In your reply, repeat every entry exactly and skip over each picture.

(Records from a data source)
○ ○ ○ ○

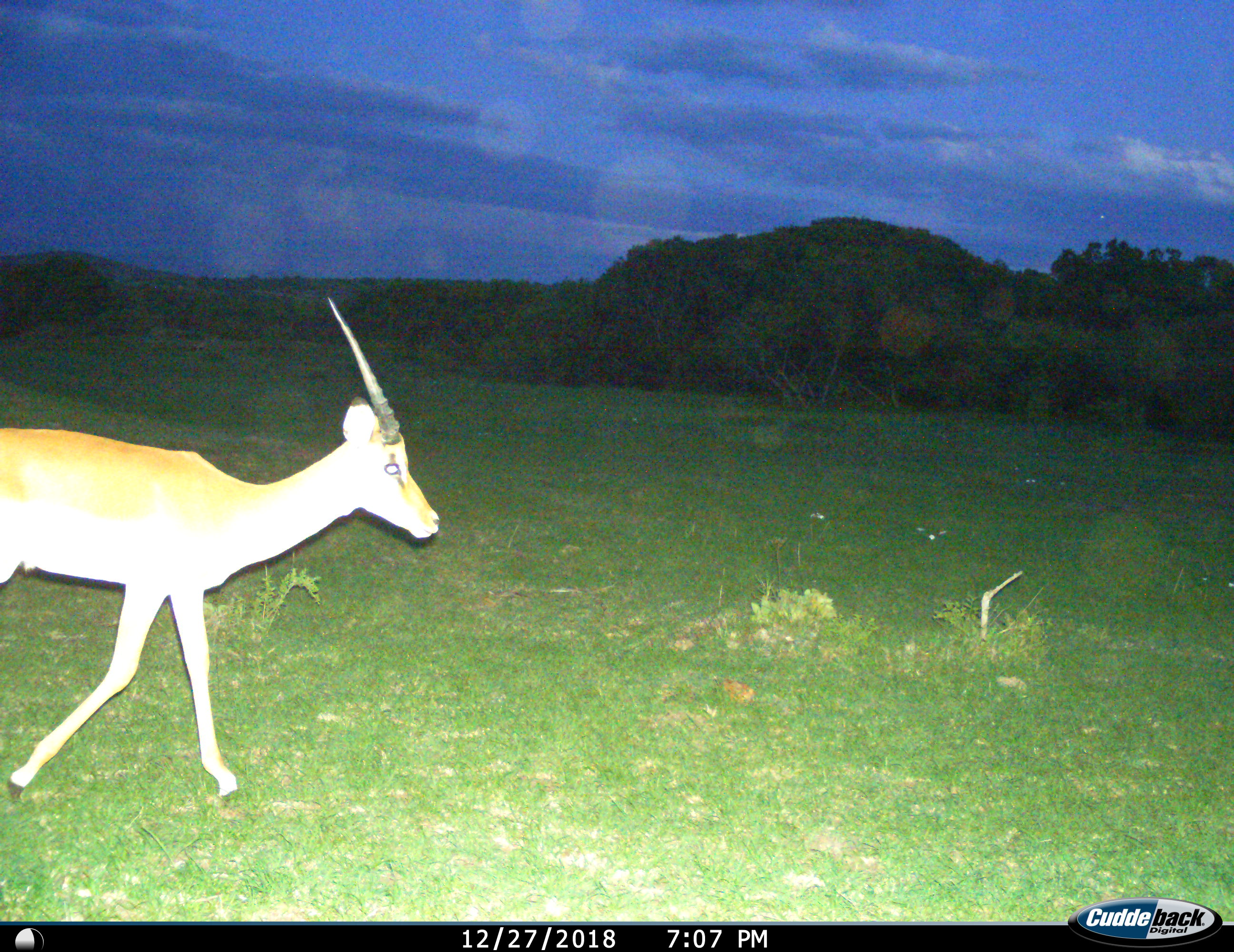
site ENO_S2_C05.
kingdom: Animalia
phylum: Chordata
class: Mammalia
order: Artiodactyla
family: Bovidae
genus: Aepyceros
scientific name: Aepyceros melampus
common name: impala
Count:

○ ○ ○ ○

→ **Output for this task**:
site ENO_S2_C05.
kingdom: Animalia
phylum: Chordata
class: Mammalia
order: Artiodactyla
family: Bovidae
genus: Aepyceros
scientific name: Aepyceros melampus
common name: impala
Count:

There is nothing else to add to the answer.